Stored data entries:
################
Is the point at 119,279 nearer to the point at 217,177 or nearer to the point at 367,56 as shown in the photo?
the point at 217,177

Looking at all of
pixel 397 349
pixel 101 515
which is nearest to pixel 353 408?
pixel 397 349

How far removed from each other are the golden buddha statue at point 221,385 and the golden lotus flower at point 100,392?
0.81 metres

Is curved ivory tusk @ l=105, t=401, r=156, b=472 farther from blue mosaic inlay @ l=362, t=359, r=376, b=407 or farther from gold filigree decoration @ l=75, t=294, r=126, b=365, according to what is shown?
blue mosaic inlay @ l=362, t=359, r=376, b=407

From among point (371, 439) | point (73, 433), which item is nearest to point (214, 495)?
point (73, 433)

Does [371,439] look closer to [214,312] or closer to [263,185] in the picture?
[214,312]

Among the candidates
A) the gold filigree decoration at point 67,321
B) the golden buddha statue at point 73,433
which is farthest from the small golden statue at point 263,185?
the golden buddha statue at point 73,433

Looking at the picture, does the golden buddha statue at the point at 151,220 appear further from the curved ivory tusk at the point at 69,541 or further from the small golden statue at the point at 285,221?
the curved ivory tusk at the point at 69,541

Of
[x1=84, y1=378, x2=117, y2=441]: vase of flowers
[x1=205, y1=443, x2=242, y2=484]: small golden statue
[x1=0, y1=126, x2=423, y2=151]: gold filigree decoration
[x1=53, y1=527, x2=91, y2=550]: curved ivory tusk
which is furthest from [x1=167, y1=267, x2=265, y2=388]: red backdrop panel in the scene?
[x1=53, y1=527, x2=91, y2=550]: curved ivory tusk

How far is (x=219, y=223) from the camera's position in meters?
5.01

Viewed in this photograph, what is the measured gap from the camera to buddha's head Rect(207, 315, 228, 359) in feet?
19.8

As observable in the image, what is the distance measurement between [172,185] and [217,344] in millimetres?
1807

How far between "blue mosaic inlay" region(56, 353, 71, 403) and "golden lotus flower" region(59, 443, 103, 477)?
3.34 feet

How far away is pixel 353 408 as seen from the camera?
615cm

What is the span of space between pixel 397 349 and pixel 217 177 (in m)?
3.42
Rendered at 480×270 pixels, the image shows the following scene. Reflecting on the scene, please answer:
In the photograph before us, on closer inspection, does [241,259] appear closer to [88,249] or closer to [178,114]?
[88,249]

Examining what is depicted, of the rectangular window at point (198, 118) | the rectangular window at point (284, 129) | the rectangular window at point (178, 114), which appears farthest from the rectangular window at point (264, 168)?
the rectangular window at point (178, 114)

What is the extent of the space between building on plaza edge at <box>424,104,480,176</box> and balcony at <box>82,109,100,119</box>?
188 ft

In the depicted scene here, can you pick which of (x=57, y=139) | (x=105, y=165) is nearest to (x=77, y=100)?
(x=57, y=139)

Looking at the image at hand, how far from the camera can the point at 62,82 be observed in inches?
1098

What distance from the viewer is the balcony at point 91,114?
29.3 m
################
Written request
Transcribe all of the entries above verbatim, preserving each line and every character unchanged.

Full response
Is the point at 119,279 nearer to the point at 217,177 or nearer to the point at 367,56 as shown in the photo?
the point at 217,177

Looking at all of
pixel 397 349
pixel 101 515
which is nearest to pixel 353 408?
pixel 397 349

How far removed from each other are the golden buddha statue at point 221,385 and the golden lotus flower at point 100,392?
0.81 metres

Is curved ivory tusk @ l=105, t=401, r=156, b=472 farther from blue mosaic inlay @ l=362, t=359, r=376, b=407 or farther from gold filigree decoration @ l=75, t=294, r=126, b=365, according to what is shown?
blue mosaic inlay @ l=362, t=359, r=376, b=407

From among point (371, 439) | point (73, 433), which item is nearest to point (214, 495)?
point (73, 433)

Does [371,439] look closer to [214,312] or closer to [263,185] in the picture?
[214,312]

Among the candidates
A) the gold filigree decoration at point 67,321
B) the golden buddha statue at point 73,433
which is farthest from the small golden statue at point 263,185?
the golden buddha statue at point 73,433

Looking at the picture, does the golden buddha statue at the point at 151,220 appear further from the curved ivory tusk at the point at 69,541 or further from the small golden statue at the point at 285,221?
the curved ivory tusk at the point at 69,541

Of
[x1=84, y1=378, x2=117, y2=441]: vase of flowers
[x1=205, y1=443, x2=242, y2=484]: small golden statue
[x1=0, y1=126, x2=423, y2=151]: gold filigree decoration
[x1=53, y1=527, x2=91, y2=550]: curved ivory tusk
which is furthest from [x1=167, y1=267, x2=265, y2=388]: red backdrop panel in the scene?
[x1=53, y1=527, x2=91, y2=550]: curved ivory tusk

How far is (x=219, y=223) from the camera's position in meters?
5.01

Viewed in this photograph, what is the measured gap from the camera to buddha's head Rect(207, 315, 228, 359) in feet?
19.8

As observable in the image, what is the distance measurement between [172,185] and [217,344] in millimetres?
1807

How far between "blue mosaic inlay" region(56, 353, 71, 403) and "golden lotus flower" region(59, 443, 103, 477)?
3.34 feet

How far away is pixel 353 408 as seen from the camera?
615cm

What is the span of space between pixel 397 349 and pixel 217 177 (in m)?
3.42
Rendered at 480×270 pixels, the image shows the following scene. Reflecting on the scene, please answer:
In the photograph before us, on closer inspection, does [241,259] appear closer to [88,249] or closer to [178,114]?
[88,249]

Examining what is depicted, of the rectangular window at point (198, 118) | the rectangular window at point (284, 129) | the rectangular window at point (178, 114), which appears farthest from the rectangular window at point (264, 168)?
the rectangular window at point (178, 114)

What is the extent of the space between building on plaza edge at <box>424,104,480,176</box> and balcony at <box>82,109,100,119</box>?
188 ft

In the depicted scene here, can you pick which of (x=57, y=139) | (x=105, y=165) is nearest to (x=77, y=100)?
(x=57, y=139)

Looking at the image at hand, how far from the camera can the point at 62,82 be observed in inches?
1098

What distance from the viewer is the balcony at point 91,114?
29.3 m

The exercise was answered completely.